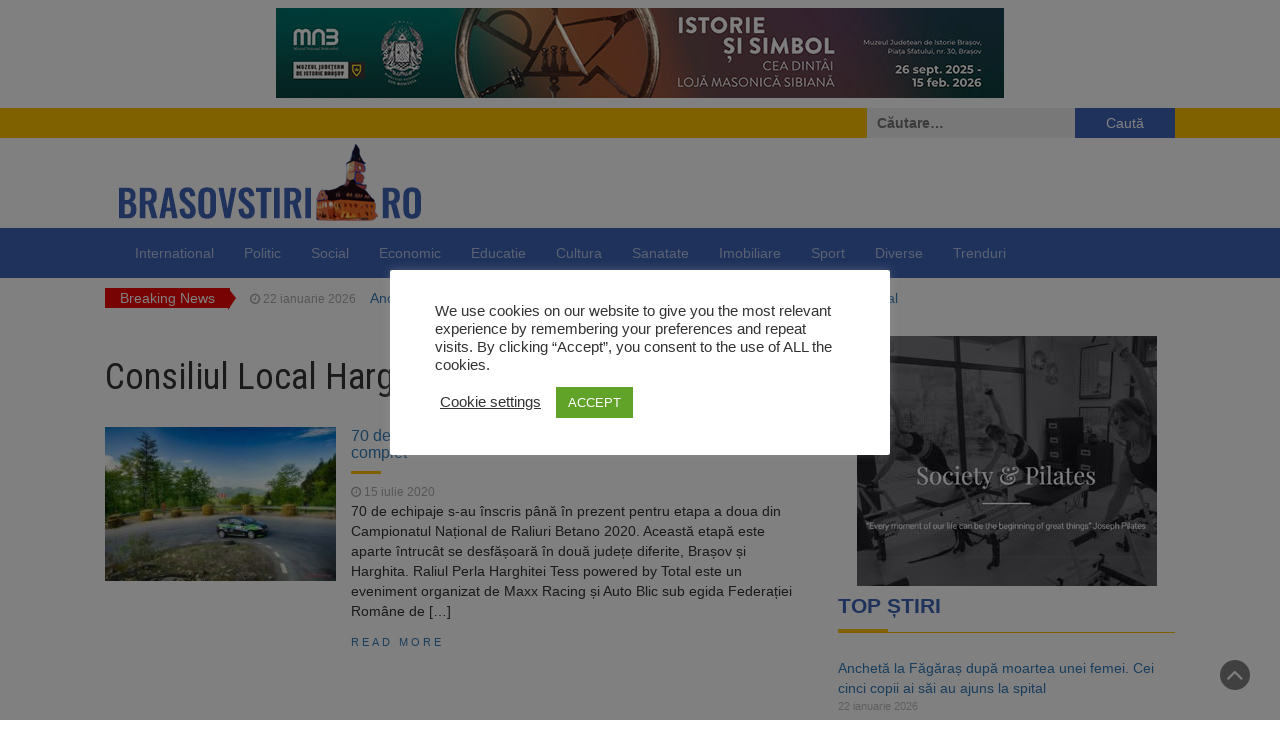

--- FILE ---
content_type: application/javascript
request_url: https://brasovstiri.ro/wp-content/themes/magazine-newspaper/js/script.js?ver=1.0.0
body_size: 733
content:
 jQuery(function($) { // DOM is now read and ready to be manipulated
  
    //Tab to top
    $(window).scroll(function() {
    if ($(this).scrollTop() > 1){  
        $('.scroll-top-wrapper').addClass("show");
    }
    else{
        $('.scroll-top-wrapper').removeClass("show");
    }
});
    $(".scroll-top-wrapper").on("click", function() {
     $("html, body").animate({ scrollTop: 0 }, 600);
    return false;
});


$(function() {
  $('#example').vTicker();
});




 $('header .dropdown').hover(function() {
      $(this).find('.dropdown-menu').first().stop(true, true).slideDown(150);
    }, function() {
      $(this).find('.dropdown-menu').first().stop(true, true).slideUp(150)
    });




var count=0;
$('.dropdown .caret').on('click',function(e){
    e.preventDefault();
  if (count===0){
    $(this).closest( "li" ).find('.dropdown-menu').first().stop(true, true).slideDown(150);
    count++;
  }
  else
  {
    $(this).closest( "li" ).find('.dropdown-menu').first().stop(true, true).slideUp(150);
    count=0;
  }

 });

$('#owl-topnews').owlCarousel({
      loop:true,
      margin:30,
      nav:true,
      dots:true,
      autoplay:true,
      autoplayTimeout:2000,
      autoplayHoverPause:true,
      responsive:{
          0:{
              items:1
          },
          600:{
              items:3
          },
          1000:{
              items:3
          }
      }
  })

$('#owl-crewmembers').owlCarousel({
      loop:true,
      margin:15,
      nav:true,
      dots:true,
      autoplay:true,
      autoplayTimeout:2000,
      autoplayHoverPause:true,
      responsive:{
          0:{
              items:1
          },
          600:{
              items:3
          },
          1000:{
              items:4
          }
      }
  })







var wow = new WOW(
  {
    boxClass:     'wowload',      // animated element css class (default is wow)
    animateClass: 'animated', // animation css class (default is animated)
    offset:       0,          // distance to the element when triggering the animation (default is 0)
    mobile:       true,       // trigger animations on mobile devices (default is true)
    live:         true        // act on asynchronously loaded content (default is true)
  }
);
wow.init();


equalheight = function(container){

var currentTallest = 0,
     currentRowStart = 0,
     rowDivs = new Array(),
     $el,
     topPosition = 0;
 $(container).each(function() {

   $el = $(this);
   $($el).height('auto')
   topPostion = $el.position().top;

   if (currentRowStart != topPostion) {
     for (currentDiv = 0 ; currentDiv < rowDivs.length ; currentDiv++) {
       rowDivs[currentDiv].height(currentTallest);
     }
     rowDivs.length = 0; // empty the array
     currentRowStart = topPostion;
     currentTallest = $el.height();
     rowDivs.push($el);
   } else {
     rowDivs.push($el);
     currentTallest = (currentTallest < $el.height()) ? ($el.height()) : (currentTallest);
  }
   for (currentDiv = 0 ; currentDiv < rowDivs.length ; currentDiv++) {
     rowDivs[currentDiv].height(currentTallest);
   }
 });
}

$(window).load(function() {
  equalheight('.eq-blocks');
});


$(window).resize(function(){
  equalheight('.eq-blocks');
});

* [Work item] Omit the pictures. Repeat the rest of the data exactly.

* [Task output]
--- FILE ---
content_type: application/javascript
request_url: https://brasovstiri.ro/wp-content/themes/magazine-newspaper/js/script.js?ver=1.0.0
body_size: 733
content:
 jQuery(function($) { // DOM is now read and ready to be manipulated
  
    //Tab to top
    $(window).scroll(function() {
    if ($(this).scrollTop() > 1){  
        $('.scroll-top-wrapper').addClass("show");
    }
    else{
        $('.scroll-top-wrapper').removeClass("show");
    }
});
    $(".scroll-top-wrapper").on("click", function() {
     $("html, body").animate({ scrollTop: 0 }, 600);
    return false;
});


$(function() {
  $('#example').vTicker();
});




 $('header .dropdown').hover(function() {
      $(this).find('.dropdown-menu').first().stop(true, true).slideDown(150);
    }, function() {
      $(this).find('.dropdown-menu').first().stop(true, true).slideUp(150)
    });




var count=0;
$('.dropdown .caret').on('click',function(e){
    e.preventDefault();
  if (count===0){
    $(this).closest( "li" ).find('.dropdown-menu').first().stop(true, true).slideDown(150);
    count++;
  }
  else
  {
    $(this).closest( "li" ).find('.dropdown-menu').first().stop(true, true).slideUp(150);
    count=0;
  }

 });

$('#owl-topnews').owlCarousel({
      loop:true,
      margin:30,
      nav:true,
      dots:true,
      autoplay:true,
      autoplayTimeout:2000,
      autoplayHoverPause:true,
      responsive:{
          0:{
              items:1
          },
          600:{
              items:3
          },
          1000:{
              items:3
          }
      }
  })

$('#owl-crewmembers').owlCarousel({
      loop:true,
      margin:15,
      nav:true,
      dots:true,
      autoplay:true,
      autoplayTimeout:2000,
      autoplayHoverPause:true,
      responsive:{
          0:{
              items:1
          },
          600:{
              items:3
          },
          1000:{
              items:4
          }
      }
  })







var wow = new WOW(
  {
    boxClass:     'wowload',      // animated element css class (default is wow)
    animateClass: 'animated', // animation css class (default is animated)
    offset:       0,          // distance to the element when triggering the animation (default is 0)
    mobile:       true,       // trigger animations on mobile devices (default is true)
    live:         true        // act on asynchronously loaded content (default is true)
  }
);
wow.init();


equalheight = function(container){

var currentTallest = 0,
     currentRowStart = 0,
     rowDivs = new Array(),
     $el,
     topPosition = 0;
 $(container).each(function() {

   $el = $(this);
   $($el).height('auto')
   topPostion = $el.position().top;

   if (currentRowStart != topPostion) {
     for (currentDiv = 0 ; currentDiv < rowDivs.length ; currentDiv++) {
       rowDivs[currentDiv].height(currentTallest);
     }
     rowDivs.length = 0; // empty the array
     currentRowStart = topPostion;
     currentTallest = $el.height();
     rowDivs.push($el);
   } else {
     rowDivs.push($el);
     currentTallest = (currentTallest < $el.height()) ? ($el.height()) : (currentTallest);
  }
   for (currentDiv = 0 ; currentDiv < rowDivs.length ; currentDiv++) {
     rowDivs[currentDiv].height(currentTallest);
   }
 });
}

$(window).load(function() {
  equalheight('.eq-blocks');
});


$(window).resize(function(){
  equalheight('.eq-blocks');
});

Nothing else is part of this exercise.